Northwest Side Historic District

There are nearly 250 historic homes in this district. Homes date from the 1850's, with the majority built between 1880 and 1915. The most frequent style is Queen Anne, with a number of Italianate, American foursquare, craftsman/bungalow, and colonial revival styles as well.

Southwest Side Historic District

In this neighborhood of over 120 homes Queen Anne style is most common, along with many Italianates. Almost three-quarters of the buildings were constructed between 1880 and 1910.

East Park Historic District

This neighborhood features a number of bungalow and craftsman style homes that border the charming East Side City Park.

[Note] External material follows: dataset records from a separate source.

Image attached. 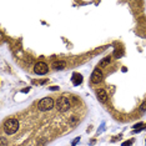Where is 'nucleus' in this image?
Instances as JSON below:
<instances>
[{
  "mask_svg": "<svg viewBox=\"0 0 146 146\" xmlns=\"http://www.w3.org/2000/svg\"><path fill=\"white\" fill-rule=\"evenodd\" d=\"M98 99L101 102H105L106 101V99H108V94H106V91L104 90V89H100V90H98Z\"/></svg>",
  "mask_w": 146,
  "mask_h": 146,
  "instance_id": "0eeeda50",
  "label": "nucleus"
},
{
  "mask_svg": "<svg viewBox=\"0 0 146 146\" xmlns=\"http://www.w3.org/2000/svg\"><path fill=\"white\" fill-rule=\"evenodd\" d=\"M58 86H52V88H50V90H52V91H55V90H58Z\"/></svg>",
  "mask_w": 146,
  "mask_h": 146,
  "instance_id": "ddd939ff",
  "label": "nucleus"
},
{
  "mask_svg": "<svg viewBox=\"0 0 146 146\" xmlns=\"http://www.w3.org/2000/svg\"><path fill=\"white\" fill-rule=\"evenodd\" d=\"M70 109V100L65 96H61L60 99H58V110L60 112H65Z\"/></svg>",
  "mask_w": 146,
  "mask_h": 146,
  "instance_id": "7ed1b4c3",
  "label": "nucleus"
},
{
  "mask_svg": "<svg viewBox=\"0 0 146 146\" xmlns=\"http://www.w3.org/2000/svg\"><path fill=\"white\" fill-rule=\"evenodd\" d=\"M34 71L38 75H45L46 72L49 71V68H48V65H46L45 62L39 61V62H36L35 66H34Z\"/></svg>",
  "mask_w": 146,
  "mask_h": 146,
  "instance_id": "20e7f679",
  "label": "nucleus"
},
{
  "mask_svg": "<svg viewBox=\"0 0 146 146\" xmlns=\"http://www.w3.org/2000/svg\"><path fill=\"white\" fill-rule=\"evenodd\" d=\"M144 126V124L142 122H140V124H137V125H135L134 126V129H135V132H137V131H140L141 130V127Z\"/></svg>",
  "mask_w": 146,
  "mask_h": 146,
  "instance_id": "9d476101",
  "label": "nucleus"
},
{
  "mask_svg": "<svg viewBox=\"0 0 146 146\" xmlns=\"http://www.w3.org/2000/svg\"><path fill=\"white\" fill-rule=\"evenodd\" d=\"M64 68H65L64 61H54L52 62V69H55V70H62Z\"/></svg>",
  "mask_w": 146,
  "mask_h": 146,
  "instance_id": "6e6552de",
  "label": "nucleus"
},
{
  "mask_svg": "<svg viewBox=\"0 0 146 146\" xmlns=\"http://www.w3.org/2000/svg\"><path fill=\"white\" fill-rule=\"evenodd\" d=\"M132 144V140H130V141H125V142H122V146H130Z\"/></svg>",
  "mask_w": 146,
  "mask_h": 146,
  "instance_id": "9b49d317",
  "label": "nucleus"
},
{
  "mask_svg": "<svg viewBox=\"0 0 146 146\" xmlns=\"http://www.w3.org/2000/svg\"><path fill=\"white\" fill-rule=\"evenodd\" d=\"M18 129H19V121L16 119H9V120H6L4 122V130L6 134L9 135L15 134L18 131Z\"/></svg>",
  "mask_w": 146,
  "mask_h": 146,
  "instance_id": "f257e3e1",
  "label": "nucleus"
},
{
  "mask_svg": "<svg viewBox=\"0 0 146 146\" xmlns=\"http://www.w3.org/2000/svg\"><path fill=\"white\" fill-rule=\"evenodd\" d=\"M109 62H110V58H109V56H108V58H104V59H102V60H101V62H100V66H106V65L109 64Z\"/></svg>",
  "mask_w": 146,
  "mask_h": 146,
  "instance_id": "1a4fd4ad",
  "label": "nucleus"
},
{
  "mask_svg": "<svg viewBox=\"0 0 146 146\" xmlns=\"http://www.w3.org/2000/svg\"><path fill=\"white\" fill-rule=\"evenodd\" d=\"M71 81L75 86H79L82 82V75L79 74V72H74V74H72V78H71Z\"/></svg>",
  "mask_w": 146,
  "mask_h": 146,
  "instance_id": "423d86ee",
  "label": "nucleus"
},
{
  "mask_svg": "<svg viewBox=\"0 0 146 146\" xmlns=\"http://www.w3.org/2000/svg\"><path fill=\"white\" fill-rule=\"evenodd\" d=\"M38 108L40 111H49L54 108V100L51 98H44L39 101Z\"/></svg>",
  "mask_w": 146,
  "mask_h": 146,
  "instance_id": "f03ea898",
  "label": "nucleus"
},
{
  "mask_svg": "<svg viewBox=\"0 0 146 146\" xmlns=\"http://www.w3.org/2000/svg\"><path fill=\"white\" fill-rule=\"evenodd\" d=\"M140 109H141V111H145V110H146V102H144V104L141 105Z\"/></svg>",
  "mask_w": 146,
  "mask_h": 146,
  "instance_id": "f8f14e48",
  "label": "nucleus"
},
{
  "mask_svg": "<svg viewBox=\"0 0 146 146\" xmlns=\"http://www.w3.org/2000/svg\"><path fill=\"white\" fill-rule=\"evenodd\" d=\"M102 78H104L102 71L100 70V69H95L91 74V82L92 84H99V82H101Z\"/></svg>",
  "mask_w": 146,
  "mask_h": 146,
  "instance_id": "39448f33",
  "label": "nucleus"
}]
</instances>
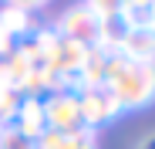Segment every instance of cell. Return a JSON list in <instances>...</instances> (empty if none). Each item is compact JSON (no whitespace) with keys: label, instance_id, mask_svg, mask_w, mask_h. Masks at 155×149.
I'll return each instance as SVG.
<instances>
[{"label":"cell","instance_id":"1","mask_svg":"<svg viewBox=\"0 0 155 149\" xmlns=\"http://www.w3.org/2000/svg\"><path fill=\"white\" fill-rule=\"evenodd\" d=\"M105 88L115 95V102L121 109H145L155 102V64L111 58L108 74H105Z\"/></svg>","mask_w":155,"mask_h":149},{"label":"cell","instance_id":"4","mask_svg":"<svg viewBox=\"0 0 155 149\" xmlns=\"http://www.w3.org/2000/svg\"><path fill=\"white\" fill-rule=\"evenodd\" d=\"M54 31H58V37H64V41L94 47V44H98V34H101V24L91 17L88 7H74V10H68V14L58 20Z\"/></svg>","mask_w":155,"mask_h":149},{"label":"cell","instance_id":"7","mask_svg":"<svg viewBox=\"0 0 155 149\" xmlns=\"http://www.w3.org/2000/svg\"><path fill=\"white\" fill-rule=\"evenodd\" d=\"M108 61H111V58L101 54L98 47H88L84 64H81V71H78V78H74V92H81V88H94V85H105Z\"/></svg>","mask_w":155,"mask_h":149},{"label":"cell","instance_id":"10","mask_svg":"<svg viewBox=\"0 0 155 149\" xmlns=\"http://www.w3.org/2000/svg\"><path fill=\"white\" fill-rule=\"evenodd\" d=\"M14 51H17V37L4 27V24H0V61H4V58H10Z\"/></svg>","mask_w":155,"mask_h":149},{"label":"cell","instance_id":"9","mask_svg":"<svg viewBox=\"0 0 155 149\" xmlns=\"http://www.w3.org/2000/svg\"><path fill=\"white\" fill-rule=\"evenodd\" d=\"M61 149H98V132L94 129H78L61 139Z\"/></svg>","mask_w":155,"mask_h":149},{"label":"cell","instance_id":"2","mask_svg":"<svg viewBox=\"0 0 155 149\" xmlns=\"http://www.w3.org/2000/svg\"><path fill=\"white\" fill-rule=\"evenodd\" d=\"M44 119H47V129L58 132V136H71L81 126V109H78V92L58 88L44 98Z\"/></svg>","mask_w":155,"mask_h":149},{"label":"cell","instance_id":"8","mask_svg":"<svg viewBox=\"0 0 155 149\" xmlns=\"http://www.w3.org/2000/svg\"><path fill=\"white\" fill-rule=\"evenodd\" d=\"M0 24L20 41L27 31H34V17H31V7L27 4H10V7H4L0 10Z\"/></svg>","mask_w":155,"mask_h":149},{"label":"cell","instance_id":"13","mask_svg":"<svg viewBox=\"0 0 155 149\" xmlns=\"http://www.w3.org/2000/svg\"><path fill=\"white\" fill-rule=\"evenodd\" d=\"M148 17H152V27H155V4H148Z\"/></svg>","mask_w":155,"mask_h":149},{"label":"cell","instance_id":"5","mask_svg":"<svg viewBox=\"0 0 155 149\" xmlns=\"http://www.w3.org/2000/svg\"><path fill=\"white\" fill-rule=\"evenodd\" d=\"M10 126L24 136V139H41L47 132V119H44V98H31V95H20V105L10 119Z\"/></svg>","mask_w":155,"mask_h":149},{"label":"cell","instance_id":"6","mask_svg":"<svg viewBox=\"0 0 155 149\" xmlns=\"http://www.w3.org/2000/svg\"><path fill=\"white\" fill-rule=\"evenodd\" d=\"M115 58L155 64V27H132V31H125L121 41H118V54Z\"/></svg>","mask_w":155,"mask_h":149},{"label":"cell","instance_id":"3","mask_svg":"<svg viewBox=\"0 0 155 149\" xmlns=\"http://www.w3.org/2000/svg\"><path fill=\"white\" fill-rule=\"evenodd\" d=\"M78 109H81V126L84 129H94L98 126H105V122H111L121 105L115 102V95L105 88V85H94V88H81L78 92Z\"/></svg>","mask_w":155,"mask_h":149},{"label":"cell","instance_id":"14","mask_svg":"<svg viewBox=\"0 0 155 149\" xmlns=\"http://www.w3.org/2000/svg\"><path fill=\"white\" fill-rule=\"evenodd\" d=\"M0 136H4V126H0Z\"/></svg>","mask_w":155,"mask_h":149},{"label":"cell","instance_id":"11","mask_svg":"<svg viewBox=\"0 0 155 149\" xmlns=\"http://www.w3.org/2000/svg\"><path fill=\"white\" fill-rule=\"evenodd\" d=\"M61 139H64V136H58V132L47 129L41 139H34V149H61Z\"/></svg>","mask_w":155,"mask_h":149},{"label":"cell","instance_id":"12","mask_svg":"<svg viewBox=\"0 0 155 149\" xmlns=\"http://www.w3.org/2000/svg\"><path fill=\"white\" fill-rule=\"evenodd\" d=\"M138 149H155V136H148V139H142V142H138Z\"/></svg>","mask_w":155,"mask_h":149}]
</instances>
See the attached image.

Main Street Historic District

This commercial historic district stretches from the Romanesque Revival City Hall on the east to the Yahara River on the west. Buildings are mostly Italianate, Queen Anne, and Neo-Classical styles constructed from the mid-nineteenth to the early twentieth century.

East Side Historic District

Most of the 80 plus homes in this district were built in the short period between 1890 and 1915, and the majority are of that era's popular Queen Anne style.

Depot Hill Historic District

The Depot Hill Historic District consists of an historically notable collection of fourteen mostly intact nineteenth and twentieth century commercial buildings that range in size from two large a stylistic utilitarian form tobacco warehouses to a small Craftsman style gasoline filling station. This district comprises the eastern end of the city of Stoughton's historic commercial core, most of whose buildings are arrayed along both side of the east-west running thoroughfare know as Main Street. The district's resources also line both sides of a two-block-long stretch of East Main Street, which is crossed near the district eastern end by the still active north-south-running tracks of the Chicago, Milwaukee, St. Paul, and Pacific Railroad. The twelve contributing district resources were built between 1885 and 1939 and this, not surprisingly, display a variety of architectural styles and vernacular forms. These styles range from Italianate to Art Modern to Commercial Vernacular. Regardless of their type, style, or form, though, all but one of these buildings exhibit masonry wall cladding.